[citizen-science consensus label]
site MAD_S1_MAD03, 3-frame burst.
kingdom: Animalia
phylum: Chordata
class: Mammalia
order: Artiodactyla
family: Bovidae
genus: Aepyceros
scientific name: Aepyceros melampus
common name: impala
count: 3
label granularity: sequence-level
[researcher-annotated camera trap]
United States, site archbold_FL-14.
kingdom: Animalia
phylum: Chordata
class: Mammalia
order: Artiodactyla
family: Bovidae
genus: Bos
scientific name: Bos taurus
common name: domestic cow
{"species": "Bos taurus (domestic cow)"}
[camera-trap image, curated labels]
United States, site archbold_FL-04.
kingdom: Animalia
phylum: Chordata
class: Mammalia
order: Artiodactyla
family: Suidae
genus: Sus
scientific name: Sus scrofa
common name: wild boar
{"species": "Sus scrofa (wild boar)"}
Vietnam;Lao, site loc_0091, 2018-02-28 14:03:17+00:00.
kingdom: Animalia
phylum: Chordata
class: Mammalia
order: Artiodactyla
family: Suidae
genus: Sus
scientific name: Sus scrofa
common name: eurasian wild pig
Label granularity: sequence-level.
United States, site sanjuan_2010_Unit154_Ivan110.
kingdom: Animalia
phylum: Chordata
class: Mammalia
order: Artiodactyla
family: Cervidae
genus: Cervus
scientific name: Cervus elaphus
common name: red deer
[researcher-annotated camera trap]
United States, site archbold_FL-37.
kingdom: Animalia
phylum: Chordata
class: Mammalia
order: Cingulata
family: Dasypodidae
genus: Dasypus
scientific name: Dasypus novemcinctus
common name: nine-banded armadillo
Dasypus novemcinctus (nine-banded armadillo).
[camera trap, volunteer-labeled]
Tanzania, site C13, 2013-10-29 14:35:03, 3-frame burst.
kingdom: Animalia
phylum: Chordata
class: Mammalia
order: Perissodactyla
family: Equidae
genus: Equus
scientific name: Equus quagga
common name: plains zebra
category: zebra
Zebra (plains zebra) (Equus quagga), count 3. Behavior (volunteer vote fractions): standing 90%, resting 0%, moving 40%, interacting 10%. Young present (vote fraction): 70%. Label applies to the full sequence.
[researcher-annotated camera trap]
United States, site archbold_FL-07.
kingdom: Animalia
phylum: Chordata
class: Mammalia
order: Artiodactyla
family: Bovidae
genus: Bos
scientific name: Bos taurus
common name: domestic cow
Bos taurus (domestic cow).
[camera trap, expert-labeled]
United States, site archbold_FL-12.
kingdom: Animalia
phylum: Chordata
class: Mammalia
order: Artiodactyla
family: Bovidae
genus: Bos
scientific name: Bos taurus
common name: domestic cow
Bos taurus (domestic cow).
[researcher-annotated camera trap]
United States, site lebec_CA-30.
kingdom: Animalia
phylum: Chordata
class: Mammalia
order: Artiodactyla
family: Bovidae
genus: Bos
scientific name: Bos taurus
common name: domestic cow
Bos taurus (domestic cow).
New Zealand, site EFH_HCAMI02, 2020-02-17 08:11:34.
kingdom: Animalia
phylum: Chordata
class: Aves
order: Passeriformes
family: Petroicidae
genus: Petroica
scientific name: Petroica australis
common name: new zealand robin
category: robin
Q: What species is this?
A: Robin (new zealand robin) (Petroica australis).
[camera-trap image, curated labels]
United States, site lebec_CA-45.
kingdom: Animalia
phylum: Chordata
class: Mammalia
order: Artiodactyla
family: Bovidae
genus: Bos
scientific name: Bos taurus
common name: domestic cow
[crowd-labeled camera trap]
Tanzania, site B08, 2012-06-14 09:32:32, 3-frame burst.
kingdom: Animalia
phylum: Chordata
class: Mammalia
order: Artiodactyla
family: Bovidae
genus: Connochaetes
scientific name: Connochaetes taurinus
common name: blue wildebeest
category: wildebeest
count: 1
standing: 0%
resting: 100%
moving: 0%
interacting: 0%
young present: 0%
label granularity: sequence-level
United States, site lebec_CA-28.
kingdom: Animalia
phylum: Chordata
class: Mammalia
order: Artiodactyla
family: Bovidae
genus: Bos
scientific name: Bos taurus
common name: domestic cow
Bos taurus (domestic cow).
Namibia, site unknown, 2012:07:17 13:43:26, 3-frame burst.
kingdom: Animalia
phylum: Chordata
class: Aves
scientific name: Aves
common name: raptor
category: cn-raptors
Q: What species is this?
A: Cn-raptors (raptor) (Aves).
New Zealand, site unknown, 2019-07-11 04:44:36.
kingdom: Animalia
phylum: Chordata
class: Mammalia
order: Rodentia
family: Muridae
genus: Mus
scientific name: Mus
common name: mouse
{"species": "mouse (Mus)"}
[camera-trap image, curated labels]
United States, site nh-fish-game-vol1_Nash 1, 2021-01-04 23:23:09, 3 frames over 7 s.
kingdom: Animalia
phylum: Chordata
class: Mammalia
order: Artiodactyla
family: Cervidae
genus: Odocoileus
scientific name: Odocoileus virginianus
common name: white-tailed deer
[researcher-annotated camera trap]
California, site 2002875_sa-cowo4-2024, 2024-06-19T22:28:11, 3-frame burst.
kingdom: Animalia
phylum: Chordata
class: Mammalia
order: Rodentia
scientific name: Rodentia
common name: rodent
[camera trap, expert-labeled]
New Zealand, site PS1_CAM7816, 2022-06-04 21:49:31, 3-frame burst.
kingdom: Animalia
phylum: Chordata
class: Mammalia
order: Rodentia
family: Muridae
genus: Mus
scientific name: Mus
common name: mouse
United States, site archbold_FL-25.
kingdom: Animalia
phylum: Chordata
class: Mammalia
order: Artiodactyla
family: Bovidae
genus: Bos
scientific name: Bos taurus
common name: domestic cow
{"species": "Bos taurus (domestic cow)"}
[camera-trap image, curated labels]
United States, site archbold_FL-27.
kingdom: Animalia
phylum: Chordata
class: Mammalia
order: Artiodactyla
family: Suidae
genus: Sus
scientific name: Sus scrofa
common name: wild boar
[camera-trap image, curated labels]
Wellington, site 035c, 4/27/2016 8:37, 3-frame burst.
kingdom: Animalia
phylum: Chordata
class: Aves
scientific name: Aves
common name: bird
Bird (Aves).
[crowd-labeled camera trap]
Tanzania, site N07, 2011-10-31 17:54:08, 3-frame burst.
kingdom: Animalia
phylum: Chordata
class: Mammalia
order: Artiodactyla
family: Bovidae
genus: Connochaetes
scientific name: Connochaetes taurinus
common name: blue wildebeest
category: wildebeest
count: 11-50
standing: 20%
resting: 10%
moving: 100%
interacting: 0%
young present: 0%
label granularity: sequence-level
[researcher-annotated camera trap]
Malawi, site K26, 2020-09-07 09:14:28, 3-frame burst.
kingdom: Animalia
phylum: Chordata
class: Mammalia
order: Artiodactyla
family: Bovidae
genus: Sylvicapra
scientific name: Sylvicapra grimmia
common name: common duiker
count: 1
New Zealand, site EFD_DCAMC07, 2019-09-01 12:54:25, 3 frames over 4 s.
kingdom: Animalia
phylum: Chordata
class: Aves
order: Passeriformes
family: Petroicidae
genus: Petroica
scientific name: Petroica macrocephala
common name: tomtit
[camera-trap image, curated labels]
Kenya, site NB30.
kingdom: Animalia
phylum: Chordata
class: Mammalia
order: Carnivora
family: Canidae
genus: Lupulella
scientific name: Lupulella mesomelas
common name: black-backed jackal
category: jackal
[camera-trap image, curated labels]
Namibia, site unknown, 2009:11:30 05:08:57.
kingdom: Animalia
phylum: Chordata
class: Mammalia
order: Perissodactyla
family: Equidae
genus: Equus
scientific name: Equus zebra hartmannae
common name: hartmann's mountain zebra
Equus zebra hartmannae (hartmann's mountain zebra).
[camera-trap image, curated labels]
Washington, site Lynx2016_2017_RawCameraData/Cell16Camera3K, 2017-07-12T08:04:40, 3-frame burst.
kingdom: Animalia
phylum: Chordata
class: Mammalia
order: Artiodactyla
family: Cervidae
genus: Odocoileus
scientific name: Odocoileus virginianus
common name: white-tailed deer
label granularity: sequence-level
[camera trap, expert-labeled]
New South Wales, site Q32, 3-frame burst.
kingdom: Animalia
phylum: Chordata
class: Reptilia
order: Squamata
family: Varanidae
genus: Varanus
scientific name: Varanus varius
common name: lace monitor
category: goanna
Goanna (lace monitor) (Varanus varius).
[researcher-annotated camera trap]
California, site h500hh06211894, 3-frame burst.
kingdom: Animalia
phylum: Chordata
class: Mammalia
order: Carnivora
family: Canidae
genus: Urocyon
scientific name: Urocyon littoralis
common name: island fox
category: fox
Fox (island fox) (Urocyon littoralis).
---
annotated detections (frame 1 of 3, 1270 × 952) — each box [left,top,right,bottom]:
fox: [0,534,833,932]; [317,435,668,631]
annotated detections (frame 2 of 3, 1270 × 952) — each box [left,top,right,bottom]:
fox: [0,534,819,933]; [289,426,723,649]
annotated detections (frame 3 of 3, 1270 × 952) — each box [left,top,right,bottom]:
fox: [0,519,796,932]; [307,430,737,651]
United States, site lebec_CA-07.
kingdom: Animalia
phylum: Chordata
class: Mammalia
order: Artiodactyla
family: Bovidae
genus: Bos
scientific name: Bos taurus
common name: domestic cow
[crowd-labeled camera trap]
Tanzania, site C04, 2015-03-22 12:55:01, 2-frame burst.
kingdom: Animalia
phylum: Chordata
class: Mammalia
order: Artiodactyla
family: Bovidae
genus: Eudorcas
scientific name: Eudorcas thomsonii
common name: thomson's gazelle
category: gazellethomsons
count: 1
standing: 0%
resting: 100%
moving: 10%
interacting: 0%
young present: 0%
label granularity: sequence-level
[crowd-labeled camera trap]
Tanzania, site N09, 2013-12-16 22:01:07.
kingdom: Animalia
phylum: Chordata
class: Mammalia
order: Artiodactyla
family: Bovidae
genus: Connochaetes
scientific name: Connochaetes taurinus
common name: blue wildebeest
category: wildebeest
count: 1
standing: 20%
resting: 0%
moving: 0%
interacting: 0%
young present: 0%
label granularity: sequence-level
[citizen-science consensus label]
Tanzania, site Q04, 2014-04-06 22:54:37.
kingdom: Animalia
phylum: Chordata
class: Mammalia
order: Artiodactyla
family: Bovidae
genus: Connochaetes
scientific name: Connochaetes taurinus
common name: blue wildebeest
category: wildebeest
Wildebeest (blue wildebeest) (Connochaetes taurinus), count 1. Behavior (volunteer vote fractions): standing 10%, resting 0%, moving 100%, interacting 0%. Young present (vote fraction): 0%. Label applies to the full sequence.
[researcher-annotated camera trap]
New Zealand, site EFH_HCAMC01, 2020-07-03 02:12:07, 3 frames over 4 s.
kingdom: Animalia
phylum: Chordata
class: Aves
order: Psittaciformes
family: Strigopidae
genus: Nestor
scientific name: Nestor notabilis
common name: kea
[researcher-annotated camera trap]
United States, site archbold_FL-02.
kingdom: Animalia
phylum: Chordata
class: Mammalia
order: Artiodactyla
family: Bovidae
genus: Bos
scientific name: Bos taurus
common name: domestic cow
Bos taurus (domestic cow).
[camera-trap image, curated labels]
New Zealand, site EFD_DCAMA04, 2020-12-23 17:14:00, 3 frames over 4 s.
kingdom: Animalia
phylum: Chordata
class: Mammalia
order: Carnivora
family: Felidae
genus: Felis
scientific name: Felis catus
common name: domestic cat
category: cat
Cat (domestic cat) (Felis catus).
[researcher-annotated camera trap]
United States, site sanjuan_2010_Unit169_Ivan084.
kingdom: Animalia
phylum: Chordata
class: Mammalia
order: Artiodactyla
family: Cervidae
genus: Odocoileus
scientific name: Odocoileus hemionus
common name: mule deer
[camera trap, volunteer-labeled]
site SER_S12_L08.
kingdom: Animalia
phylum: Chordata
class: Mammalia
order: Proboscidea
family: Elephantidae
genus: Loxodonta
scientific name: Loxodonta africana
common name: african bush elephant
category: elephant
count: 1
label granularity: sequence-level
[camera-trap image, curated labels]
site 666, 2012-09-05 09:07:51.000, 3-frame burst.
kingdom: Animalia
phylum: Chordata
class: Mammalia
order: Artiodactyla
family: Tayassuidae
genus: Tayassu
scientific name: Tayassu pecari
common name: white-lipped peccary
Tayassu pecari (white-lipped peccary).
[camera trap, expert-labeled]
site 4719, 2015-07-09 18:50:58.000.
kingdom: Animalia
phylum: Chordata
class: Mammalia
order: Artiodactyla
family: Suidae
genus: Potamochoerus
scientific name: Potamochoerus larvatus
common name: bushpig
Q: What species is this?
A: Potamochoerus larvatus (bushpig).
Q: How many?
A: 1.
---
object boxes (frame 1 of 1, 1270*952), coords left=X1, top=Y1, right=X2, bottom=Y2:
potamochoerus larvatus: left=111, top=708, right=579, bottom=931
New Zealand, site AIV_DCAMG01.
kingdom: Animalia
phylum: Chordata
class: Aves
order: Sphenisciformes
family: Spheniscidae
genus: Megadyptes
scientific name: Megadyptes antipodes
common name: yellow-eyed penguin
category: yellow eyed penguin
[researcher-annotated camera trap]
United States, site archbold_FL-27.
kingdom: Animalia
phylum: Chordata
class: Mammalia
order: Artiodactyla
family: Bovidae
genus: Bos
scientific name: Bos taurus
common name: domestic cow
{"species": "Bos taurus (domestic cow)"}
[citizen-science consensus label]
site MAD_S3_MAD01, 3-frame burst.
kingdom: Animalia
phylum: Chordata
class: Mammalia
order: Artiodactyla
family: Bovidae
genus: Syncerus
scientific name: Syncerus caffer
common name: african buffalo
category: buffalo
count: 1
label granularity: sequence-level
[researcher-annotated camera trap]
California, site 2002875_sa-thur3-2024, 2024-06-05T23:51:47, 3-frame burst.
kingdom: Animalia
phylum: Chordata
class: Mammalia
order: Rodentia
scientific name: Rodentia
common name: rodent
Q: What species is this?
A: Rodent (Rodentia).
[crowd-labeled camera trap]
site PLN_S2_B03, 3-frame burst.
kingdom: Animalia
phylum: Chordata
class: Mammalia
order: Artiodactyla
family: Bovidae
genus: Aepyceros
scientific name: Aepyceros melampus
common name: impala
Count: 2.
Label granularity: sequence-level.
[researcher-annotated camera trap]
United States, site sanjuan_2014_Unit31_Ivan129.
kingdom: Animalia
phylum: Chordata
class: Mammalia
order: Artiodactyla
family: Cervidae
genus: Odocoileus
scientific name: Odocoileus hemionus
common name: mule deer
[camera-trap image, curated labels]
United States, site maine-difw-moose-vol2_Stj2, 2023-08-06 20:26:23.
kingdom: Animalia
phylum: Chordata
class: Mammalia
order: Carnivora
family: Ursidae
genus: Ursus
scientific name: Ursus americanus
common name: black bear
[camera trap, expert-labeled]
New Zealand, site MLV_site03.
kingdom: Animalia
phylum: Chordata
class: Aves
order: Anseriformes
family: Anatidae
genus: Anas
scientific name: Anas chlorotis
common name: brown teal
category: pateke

Problem statement: Write out, without alteration, the line that contains "site PLN_S2_B03, 3-frame burst." and all subsequent lines down to the end of the data above.

Answer to the exercise:
site PLN_S2_B03, 3-frame burst.
kingdom: Animalia
phylum: Chordata
class: Mammalia
order: Artiodactyla
family: Bovidae
genus: Aepyceros
scientific name: Aepyceros melampus
common name: impala
Count: 2.
Label granularity: sequence-level.
[researcher-annotated camera trap]
United States, site sanjuan_2014_Unit31_Ivan129.
kingdom: Animalia
phylum: Chordata
class: Mammalia
order: Artiodactyla
family: Cervidae
genus: Odocoileus
scientific name: Odocoileus hemionus
common name: mule deer
[camera-trap image, curated labels]
United States, site maine-difw-moose-vol2_Stj2, 2023-08-06 20:26:23.
kingdom: Animalia
phylum: Chordata
class: Mammalia
order: Carnivora
family: Ursidae
genus: Ursus
scientific name: Ursus americanus
common name: black bear
[camera trap, expert-labeled]
New Zealand, site MLV_site03.
kingdom: Animalia
phylum: Chordata
class: Aves
order: Anseriformes
family: Anatidae
genus: Anas
scientific name: Anas chlorotis
common name: brown teal
category: pateke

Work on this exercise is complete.